China: ConocoPhillips oil spills due to negligence

November 11, 2011 - 10:35 AM

BEIJING (AP) — Chinese authorities said Friday that negligence by a ConocoPhillips subsidiary caused recent oil spills in Bohai Bay that have drawn intense criticism from marine authorities and environmentalists.

The State Oceanic Administration said in a statement on its website that an investigation found there were shortcomings in ConocoPhillips China's systems and management and that the company failed to take necessary preventive measures after signs of a problem emerged.
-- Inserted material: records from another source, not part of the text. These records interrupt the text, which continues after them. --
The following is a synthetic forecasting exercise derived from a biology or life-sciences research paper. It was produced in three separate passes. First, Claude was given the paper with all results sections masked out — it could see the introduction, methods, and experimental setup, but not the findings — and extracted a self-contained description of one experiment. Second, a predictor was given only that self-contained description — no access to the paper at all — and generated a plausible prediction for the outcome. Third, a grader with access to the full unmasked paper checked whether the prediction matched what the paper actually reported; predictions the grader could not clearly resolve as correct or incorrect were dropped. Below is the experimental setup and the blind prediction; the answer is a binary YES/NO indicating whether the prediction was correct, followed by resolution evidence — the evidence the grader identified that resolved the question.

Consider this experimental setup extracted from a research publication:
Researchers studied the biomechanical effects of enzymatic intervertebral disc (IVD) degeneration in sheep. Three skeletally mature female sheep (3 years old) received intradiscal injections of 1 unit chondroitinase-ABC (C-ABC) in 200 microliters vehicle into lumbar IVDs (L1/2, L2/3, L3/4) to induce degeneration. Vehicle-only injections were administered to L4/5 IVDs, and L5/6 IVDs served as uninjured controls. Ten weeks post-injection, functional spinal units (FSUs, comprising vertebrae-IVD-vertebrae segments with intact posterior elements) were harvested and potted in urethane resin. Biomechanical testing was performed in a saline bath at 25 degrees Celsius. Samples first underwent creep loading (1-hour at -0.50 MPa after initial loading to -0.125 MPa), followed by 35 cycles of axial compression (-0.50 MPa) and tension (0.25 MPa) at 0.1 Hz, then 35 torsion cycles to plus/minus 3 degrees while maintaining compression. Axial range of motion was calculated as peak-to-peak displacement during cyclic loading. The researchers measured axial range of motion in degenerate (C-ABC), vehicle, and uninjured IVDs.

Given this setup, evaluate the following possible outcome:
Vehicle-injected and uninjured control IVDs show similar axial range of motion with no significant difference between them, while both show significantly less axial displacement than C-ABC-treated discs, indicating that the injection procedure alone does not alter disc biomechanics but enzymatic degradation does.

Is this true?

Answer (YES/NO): NO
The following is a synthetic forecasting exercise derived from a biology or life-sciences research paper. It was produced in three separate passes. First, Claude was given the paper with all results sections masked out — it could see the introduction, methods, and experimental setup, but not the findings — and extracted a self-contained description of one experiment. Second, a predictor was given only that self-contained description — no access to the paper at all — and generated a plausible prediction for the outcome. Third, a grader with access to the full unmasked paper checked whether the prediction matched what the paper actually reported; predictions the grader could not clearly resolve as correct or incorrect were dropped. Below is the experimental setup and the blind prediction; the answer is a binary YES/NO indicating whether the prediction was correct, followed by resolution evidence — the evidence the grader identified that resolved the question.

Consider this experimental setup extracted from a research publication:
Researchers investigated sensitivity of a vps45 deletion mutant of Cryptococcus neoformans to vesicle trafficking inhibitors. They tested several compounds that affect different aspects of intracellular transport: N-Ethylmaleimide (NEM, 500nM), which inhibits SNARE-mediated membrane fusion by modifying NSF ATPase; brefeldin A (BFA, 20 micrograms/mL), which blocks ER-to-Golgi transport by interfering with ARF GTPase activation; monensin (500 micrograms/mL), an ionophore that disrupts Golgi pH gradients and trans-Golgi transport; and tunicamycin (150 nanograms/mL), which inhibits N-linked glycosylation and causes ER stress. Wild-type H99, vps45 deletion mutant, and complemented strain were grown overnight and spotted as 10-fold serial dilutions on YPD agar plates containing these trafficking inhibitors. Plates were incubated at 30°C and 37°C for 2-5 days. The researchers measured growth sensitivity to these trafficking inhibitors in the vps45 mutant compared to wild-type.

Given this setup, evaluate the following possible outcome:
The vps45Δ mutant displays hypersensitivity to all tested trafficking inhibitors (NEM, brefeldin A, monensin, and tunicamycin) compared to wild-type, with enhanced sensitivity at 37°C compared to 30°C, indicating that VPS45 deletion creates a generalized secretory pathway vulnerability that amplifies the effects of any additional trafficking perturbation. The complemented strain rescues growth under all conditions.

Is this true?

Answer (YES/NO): NO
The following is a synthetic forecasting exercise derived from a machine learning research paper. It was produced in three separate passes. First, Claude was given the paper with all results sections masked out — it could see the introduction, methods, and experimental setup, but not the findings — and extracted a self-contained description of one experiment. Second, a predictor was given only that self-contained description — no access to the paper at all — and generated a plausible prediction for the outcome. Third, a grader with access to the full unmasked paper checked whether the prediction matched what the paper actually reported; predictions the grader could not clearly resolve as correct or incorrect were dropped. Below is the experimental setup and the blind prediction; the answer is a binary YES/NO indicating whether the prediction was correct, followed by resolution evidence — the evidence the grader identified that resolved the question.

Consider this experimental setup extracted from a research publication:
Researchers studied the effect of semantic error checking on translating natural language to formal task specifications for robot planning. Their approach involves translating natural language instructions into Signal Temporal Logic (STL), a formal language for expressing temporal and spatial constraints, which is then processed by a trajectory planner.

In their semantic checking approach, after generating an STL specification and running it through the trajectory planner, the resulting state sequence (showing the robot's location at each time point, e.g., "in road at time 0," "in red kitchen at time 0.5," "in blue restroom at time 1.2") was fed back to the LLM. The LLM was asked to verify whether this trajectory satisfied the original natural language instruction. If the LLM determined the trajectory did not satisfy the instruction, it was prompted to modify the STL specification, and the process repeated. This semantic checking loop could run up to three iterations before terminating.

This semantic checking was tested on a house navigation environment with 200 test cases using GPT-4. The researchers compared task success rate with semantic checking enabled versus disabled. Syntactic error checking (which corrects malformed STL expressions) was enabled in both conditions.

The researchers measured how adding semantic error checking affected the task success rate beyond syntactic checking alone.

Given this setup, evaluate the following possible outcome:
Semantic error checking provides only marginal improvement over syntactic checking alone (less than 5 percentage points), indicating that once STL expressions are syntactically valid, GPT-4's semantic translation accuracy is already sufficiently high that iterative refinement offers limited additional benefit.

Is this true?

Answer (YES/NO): NO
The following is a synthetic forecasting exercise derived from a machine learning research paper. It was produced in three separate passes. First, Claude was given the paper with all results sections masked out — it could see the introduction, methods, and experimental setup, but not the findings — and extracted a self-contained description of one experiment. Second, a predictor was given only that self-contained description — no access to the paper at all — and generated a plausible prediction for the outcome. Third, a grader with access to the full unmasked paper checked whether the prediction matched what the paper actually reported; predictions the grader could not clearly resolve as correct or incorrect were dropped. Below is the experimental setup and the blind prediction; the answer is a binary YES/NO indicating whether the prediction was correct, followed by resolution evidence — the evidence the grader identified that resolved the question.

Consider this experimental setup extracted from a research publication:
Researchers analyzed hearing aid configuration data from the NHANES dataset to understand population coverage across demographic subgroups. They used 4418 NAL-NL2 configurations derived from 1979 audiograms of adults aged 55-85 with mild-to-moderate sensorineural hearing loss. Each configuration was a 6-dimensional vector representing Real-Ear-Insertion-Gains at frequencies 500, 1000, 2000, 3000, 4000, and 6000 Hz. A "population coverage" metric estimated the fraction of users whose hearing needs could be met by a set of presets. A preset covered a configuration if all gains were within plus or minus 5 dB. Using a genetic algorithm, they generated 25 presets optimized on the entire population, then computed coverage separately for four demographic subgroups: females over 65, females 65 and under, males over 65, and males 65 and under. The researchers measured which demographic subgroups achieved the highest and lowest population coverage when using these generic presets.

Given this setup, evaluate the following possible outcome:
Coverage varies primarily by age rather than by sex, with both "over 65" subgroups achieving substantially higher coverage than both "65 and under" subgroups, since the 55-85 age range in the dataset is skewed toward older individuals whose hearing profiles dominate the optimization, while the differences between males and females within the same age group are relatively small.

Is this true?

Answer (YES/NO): NO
The oil spills began in June in Penglai 19-3, China's largest oil field.

These factors led "to a major oceanic oil spill pollution accident occurring due to negligence," the statement said.

ConocoPhillips China operates the Penglai 19-3 oil field with state-owned partner China National Offshore Oil Corp.

Houston-based ConocoPhillips said Friday that it is making improvements to its procedures to improve the safety of its operations and prevent recurrences.

"ConocoPhillips sincerely regrets these unfortunate incidents," said John McLemore, a ConocoPhillips spokesman, in an email to The Associated Press. "We have fully cooperated throughout the extensive and thorough investigation and have learned very important lessons."

ConocoPhillips had also said in September that it would set up two funds to pay compensation and address environmental problems resulting from the spills.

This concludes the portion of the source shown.